The lambda calculus is an entirely arbitrary way to organize things in math. It’s not based on nature or truth at all.
The real problem, though, is that FP doesn’t do anything well. It’s never the fastest method of programming, which means that it needs to excel in some other way for its proponents to be right about it. Is it the most maintainable? Maybe if you have zero side effects but then any paradigm would be in that case. Once you introduce state, it becomes a nightmare to maintain, unlike OOP. It’s certainly not the most readable.
> The lambda calculus is an entirely arbitrary way to organize things in math. It’s not based on nature or truth at all.
Lambda calculus, category theory, and logic are essentially 3 sides of the same coin (the Curry-Howard-Lambek correspondence). The rules of lambda calculus match those of natural deduction. It runs quite a bit deeper than you're suggesting here. It's not just some arbitrary formalism.
Glad to see these comments because the parent's "it's math therefore from a deity, and much more correct than your grubby computer stuff" is so often trotted out. It turns out that there's no directionality to the relationship between mathematics and computers -- they're the same thing and one can be transformed into the other. e.g. Lambda Calculus is just a kind of VM someone came up with that can be used to model certain structures. Same for Category Theory, and same for Logic. So you might as well say that Lambda Calculus is derived from IBM 360 assembler language than the other way around.
There are limits on what lambda calculus can model though. For example, it doesn't model IO very well. So, these days, lambda calculus is only one of the parts of maths that informs functional programming.
I guess you could also say that the world is made of state, state transitions and state derivations, and functional programming does a great job of making the latter two reliable.
Every anything-oriented language amounts to wankage.
The world is a complicated place with complicated problems. Complicated problems are always solved by splitting them into different sub-problems, each routinely of radically different character than the outer problem, other sub-problems, or its own sub-sub-problems.
So, a language "oriented" for any one of those is a terrible choice for others. To solve any whole problem, your language should support all the styles that might be useful. Often, a sub-problem falls to a style combining a little of this style and a little of that. Styles should not be straitjackets.
Generally, it is better if the language is powerful and expressive enough that support for a style is not built in, but can be provided by a library. Any fancy built-in feature is always an admission that the core language wasn't strong enough to express it in a library.

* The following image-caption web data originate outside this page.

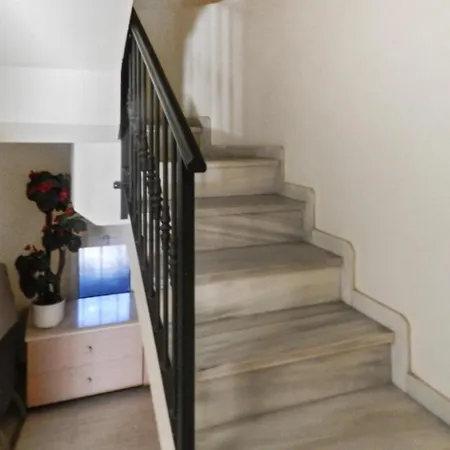 Apartamento Bright And Modern House In Central With Large, Shared Pool, 5min F... *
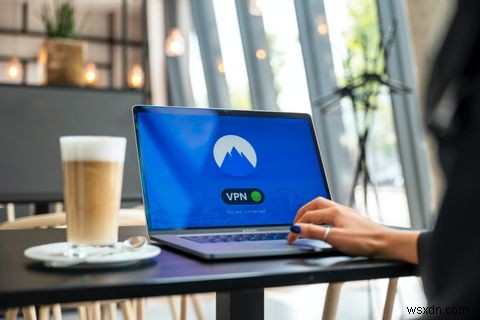 ใครสามารถติดตามข้อมูลของคุณเมื่อใช้ VPN? 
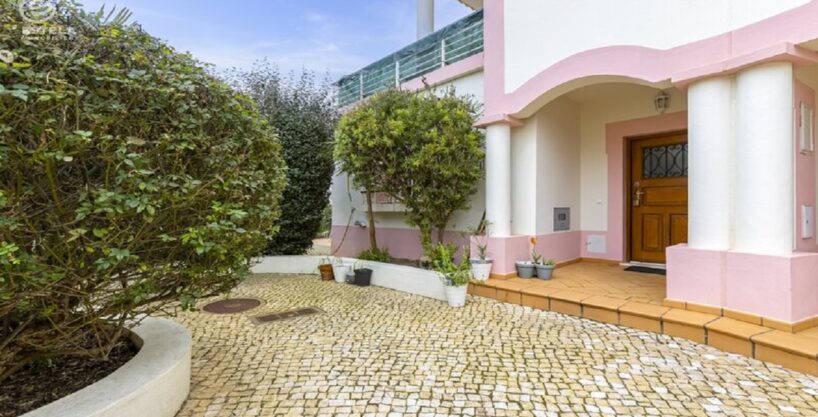 2 bed townhouse for sale in Budens, Algarve 1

That is why weak languages so often have fancy core features (e.g. dictionary): without, you would be left with no support. This should make us suspicious of a "match" feature.
A more powerful language lets you pick from variations on the fancy feature in a library or libraries. And, the library might define a new style useful for the sort of problems the library is designed for.

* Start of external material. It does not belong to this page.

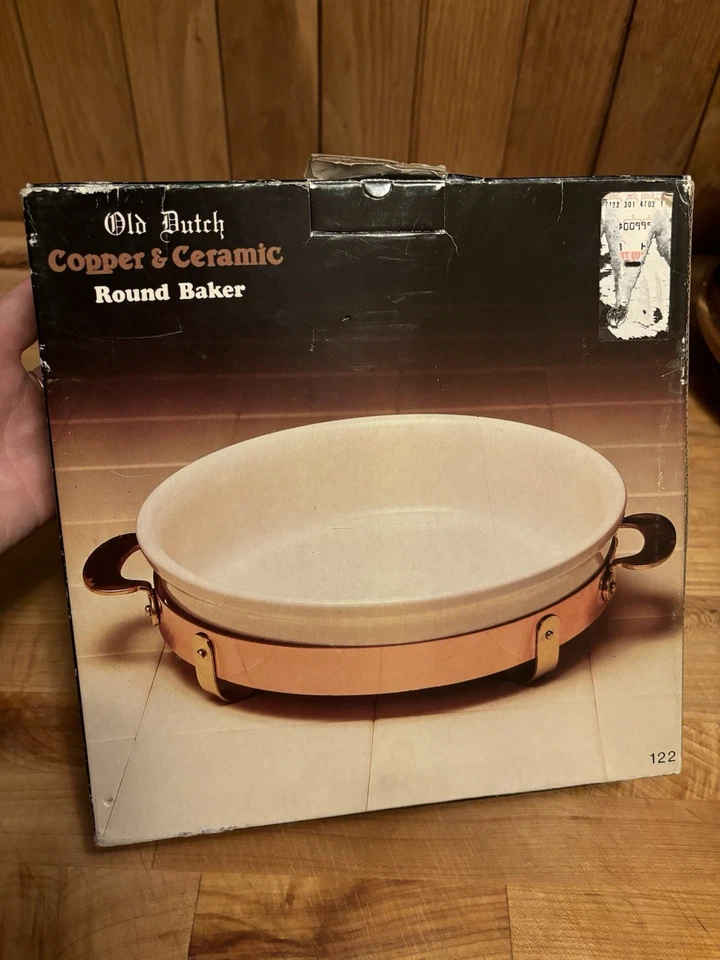 Plato para hornear redondo holandés antiguo holandés de cobre y cerámica con detalles de latón nuevo en caja Foto 3 de 4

I can relate to your sentiment but calling it "pseudo intellectualism" is a step too far in my opinion. The math behind FP is legit. Like Programming Language Theory it can teach you interesting abstractions. And useful basic things like how most collections you use are monoids, map/flatMap, etc.
On the other hand, the original Design Patterns book was published in 1994. I'm still waiting for its FP equivalent.
Design patterns are just a repetition of the golden rule "don't repeat yourself" (when they're not they're antipattern). Maybe the functional developers don't need a book to teach them how to walk...
Either define concretely what the world is made of (i.e. particles and what they do), or don't use this sentence. Currently you just say "wow this is so abstract, it's actually <something else that's also abstract>". Turns out neither paradigm has anything to do with real life, they have their own niches and their own place within different contexts.